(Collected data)

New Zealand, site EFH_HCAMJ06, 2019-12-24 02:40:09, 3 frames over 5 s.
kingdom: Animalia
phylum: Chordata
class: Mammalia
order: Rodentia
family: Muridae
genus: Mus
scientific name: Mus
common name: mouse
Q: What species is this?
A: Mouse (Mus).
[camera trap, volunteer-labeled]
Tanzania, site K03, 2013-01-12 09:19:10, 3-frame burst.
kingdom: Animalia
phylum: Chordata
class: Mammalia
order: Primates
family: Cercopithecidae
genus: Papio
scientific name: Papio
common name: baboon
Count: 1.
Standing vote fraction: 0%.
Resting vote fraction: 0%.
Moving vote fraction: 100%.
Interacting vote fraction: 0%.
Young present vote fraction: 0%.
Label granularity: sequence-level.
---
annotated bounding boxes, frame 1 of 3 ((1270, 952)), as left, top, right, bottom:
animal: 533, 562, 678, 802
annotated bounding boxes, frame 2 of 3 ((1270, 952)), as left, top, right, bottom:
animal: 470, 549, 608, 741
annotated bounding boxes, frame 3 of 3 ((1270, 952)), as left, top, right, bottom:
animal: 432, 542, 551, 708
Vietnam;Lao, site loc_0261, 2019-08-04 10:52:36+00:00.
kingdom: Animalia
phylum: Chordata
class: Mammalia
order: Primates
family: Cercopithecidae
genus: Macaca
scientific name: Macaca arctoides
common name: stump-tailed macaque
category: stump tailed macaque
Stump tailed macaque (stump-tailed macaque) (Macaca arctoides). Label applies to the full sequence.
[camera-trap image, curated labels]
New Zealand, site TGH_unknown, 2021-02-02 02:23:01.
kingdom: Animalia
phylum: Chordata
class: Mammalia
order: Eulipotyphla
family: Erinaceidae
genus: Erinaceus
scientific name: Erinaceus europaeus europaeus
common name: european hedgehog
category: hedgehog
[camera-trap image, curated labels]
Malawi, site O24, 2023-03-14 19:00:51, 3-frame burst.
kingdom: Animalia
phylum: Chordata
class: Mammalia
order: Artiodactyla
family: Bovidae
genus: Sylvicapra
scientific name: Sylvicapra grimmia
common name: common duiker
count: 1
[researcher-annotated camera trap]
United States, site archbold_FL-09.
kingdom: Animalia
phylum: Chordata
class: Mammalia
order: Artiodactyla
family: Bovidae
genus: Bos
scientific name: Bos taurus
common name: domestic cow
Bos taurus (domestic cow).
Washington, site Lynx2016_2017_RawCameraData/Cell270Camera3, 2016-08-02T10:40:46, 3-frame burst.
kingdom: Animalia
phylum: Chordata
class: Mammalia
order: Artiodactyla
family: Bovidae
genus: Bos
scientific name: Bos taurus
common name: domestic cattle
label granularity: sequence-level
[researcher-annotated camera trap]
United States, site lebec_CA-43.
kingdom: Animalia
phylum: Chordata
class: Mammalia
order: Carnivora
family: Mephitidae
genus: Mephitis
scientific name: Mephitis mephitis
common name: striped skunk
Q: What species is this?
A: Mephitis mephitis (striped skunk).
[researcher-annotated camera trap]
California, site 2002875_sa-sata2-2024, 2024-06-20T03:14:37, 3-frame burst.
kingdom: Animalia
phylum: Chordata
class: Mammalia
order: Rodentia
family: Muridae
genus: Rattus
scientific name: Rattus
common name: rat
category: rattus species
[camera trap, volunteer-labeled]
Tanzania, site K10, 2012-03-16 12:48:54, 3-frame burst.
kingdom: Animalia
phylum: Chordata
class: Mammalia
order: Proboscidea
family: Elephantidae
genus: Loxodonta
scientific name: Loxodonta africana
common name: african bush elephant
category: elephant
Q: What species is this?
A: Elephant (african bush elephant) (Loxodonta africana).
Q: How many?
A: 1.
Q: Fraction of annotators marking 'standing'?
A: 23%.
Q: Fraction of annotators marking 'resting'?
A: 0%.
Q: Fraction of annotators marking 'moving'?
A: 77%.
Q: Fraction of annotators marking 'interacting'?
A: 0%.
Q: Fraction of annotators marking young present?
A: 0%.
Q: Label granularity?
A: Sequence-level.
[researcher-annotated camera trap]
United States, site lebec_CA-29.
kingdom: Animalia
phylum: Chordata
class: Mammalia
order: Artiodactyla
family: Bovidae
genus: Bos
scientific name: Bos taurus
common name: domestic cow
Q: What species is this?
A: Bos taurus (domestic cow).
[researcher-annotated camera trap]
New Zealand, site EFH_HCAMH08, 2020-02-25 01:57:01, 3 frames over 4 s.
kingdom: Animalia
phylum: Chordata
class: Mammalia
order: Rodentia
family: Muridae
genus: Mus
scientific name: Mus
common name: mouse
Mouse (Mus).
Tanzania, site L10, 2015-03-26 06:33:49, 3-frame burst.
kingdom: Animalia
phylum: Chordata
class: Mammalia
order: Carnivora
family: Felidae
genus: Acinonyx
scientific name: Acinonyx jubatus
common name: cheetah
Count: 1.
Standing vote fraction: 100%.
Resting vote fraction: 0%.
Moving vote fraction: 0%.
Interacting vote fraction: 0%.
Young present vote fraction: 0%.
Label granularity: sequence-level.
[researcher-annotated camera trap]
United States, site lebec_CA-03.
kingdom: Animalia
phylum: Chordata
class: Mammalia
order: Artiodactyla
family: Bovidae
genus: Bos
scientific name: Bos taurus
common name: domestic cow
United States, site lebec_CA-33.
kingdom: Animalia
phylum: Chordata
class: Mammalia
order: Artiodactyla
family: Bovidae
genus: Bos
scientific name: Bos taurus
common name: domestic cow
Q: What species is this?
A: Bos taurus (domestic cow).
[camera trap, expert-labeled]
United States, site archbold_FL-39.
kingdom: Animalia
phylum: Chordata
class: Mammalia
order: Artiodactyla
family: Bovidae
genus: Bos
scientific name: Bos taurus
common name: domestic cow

> [What to work on] Only the lines above that hold "frames" are wanted. Show every one of them.

> [Completed exercise]
New Zealand, site EFH_HCAMJ06, 2019-12-24 02:40:09, 3 frames over 5 s.
New Zealand, site EFH_HCAMH08, 2020-02-25 01:57:01, 3 frames over 4 s.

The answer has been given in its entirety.